Those inside Number 10 who had enjoyed Boris Johnson's Night-Mair interview were no longer smiling by Thursday. A YouGov poll showed that Boris would eliminate Labour's opinion poll if he became leader. Boris was particularly popular among the UKIP voters who have deserted David Cameron.
On yesterday's ConHome I warned against ousting Cameron before the next election. Although I think Boris would be a better electoral proposition than Cameron we are not starting with a blank piece of paper. We are in Coalition with the Liberal Democrats. Cameron would not surrender meekly to Boris. Any leadership election would be bloody. If Cameron was no-confidenced other MPs – including, I suspect, the likes of Graham Brady and Theresa May – might stand too.

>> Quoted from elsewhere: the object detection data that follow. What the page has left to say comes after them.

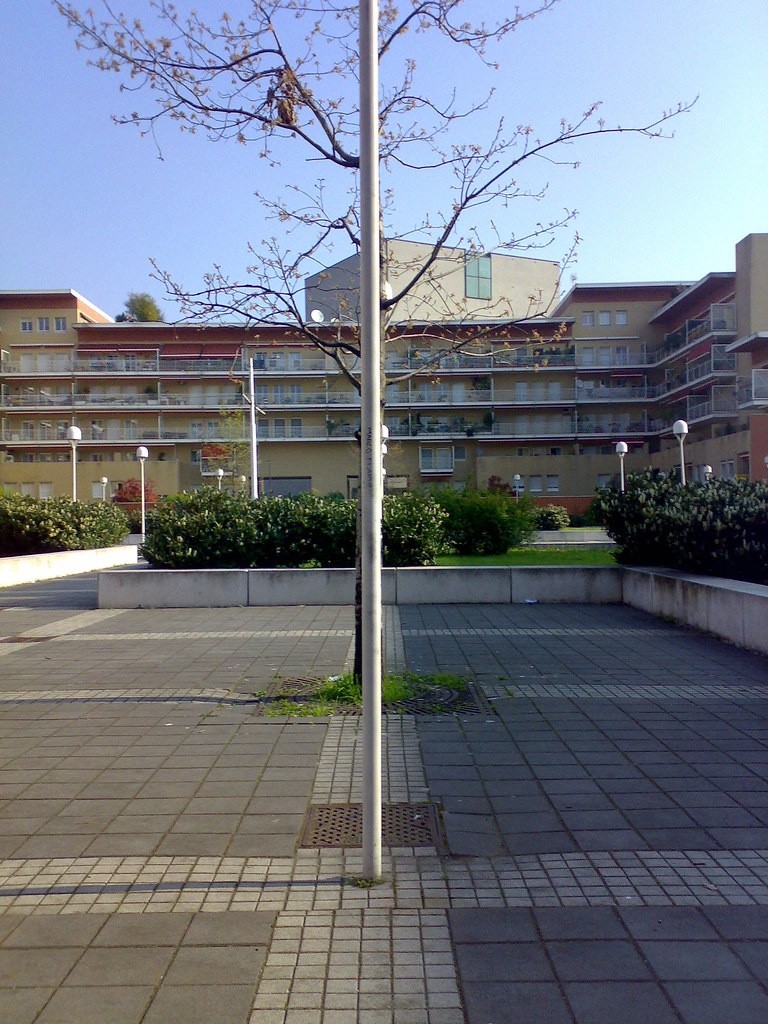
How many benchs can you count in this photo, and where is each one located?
[162,432,188,439]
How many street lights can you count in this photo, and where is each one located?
[704,465,712,485]
[673,420,688,485]
[100,477,107,501]
[136,447,149,544]
[216,468,223,490]
[239,475,246,489]
[67,426,81,502]
[616,442,628,495]
[514,474,520,503]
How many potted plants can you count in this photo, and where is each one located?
[145,387,158,405]
[74,389,86,406]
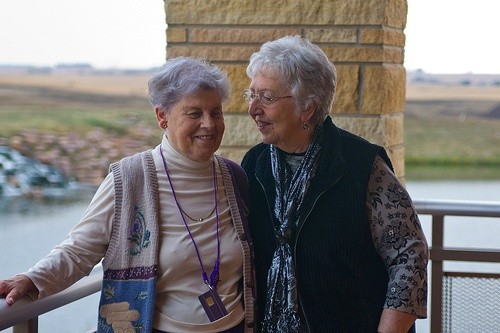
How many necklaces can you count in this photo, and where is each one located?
[168,152,218,222]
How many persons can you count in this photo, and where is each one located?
[240,35,428,333]
[1,56,254,333]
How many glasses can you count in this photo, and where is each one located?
[242,88,295,104]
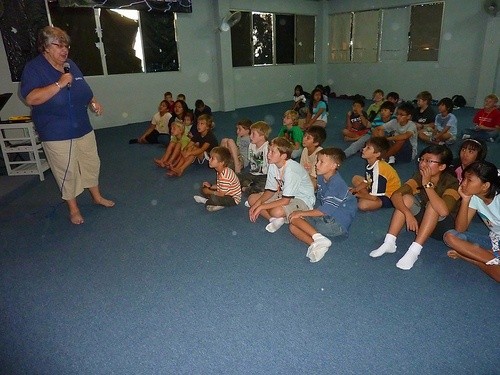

The party infighting in the middle of difficult economic times would repel many floating voters. Boris could make this case for going back to parliament early but many Londoners would feel he'd broken a promise to serve them until 2016.
For Matthew d'Ancona in The Sunday Telegraph Boris would be wrong to stand before 2015 but hints that standing in May 2015 would be a real possibility:
"It is less than a year since the Mayor was re-elected. For him to seek a Commons seat in the next winnable by-election would be ill-received by Londoners, and hard to explain except as a preparation for treachery. But to put himself forward for a seat in the 2015 general election would be a different matter entirely. Boris could argue quite reasonably that he hoped to assist his party on the national stage when his second term expires in 2016. Yes, he would be performing two roles – Mayor and constituency MP – for a year. But there is recent precedent in Ken Livingstone, who served as Mayor and as MP for Brent East for just over a year before the 2001 general election."
Matt d'Ancona says that if Cameron wins the next election it might be one of the next generation of Tory MPs who will succeed him – in roughly 2020. If this logic is correct Boris' best chance would appear to come in 2015 but is Boris suited to being Leader of the Opposition?
For me the Tory Party has two huge assets – Boris and the Class of 2010. Combining them – Boris' electability and the modernised Thatcherism of the 2010 intake – seems the most attractive project if Cameron cannot keep his premiership on the road. Matt d'Ancona is probably right therefore. Boris should stand in 2015.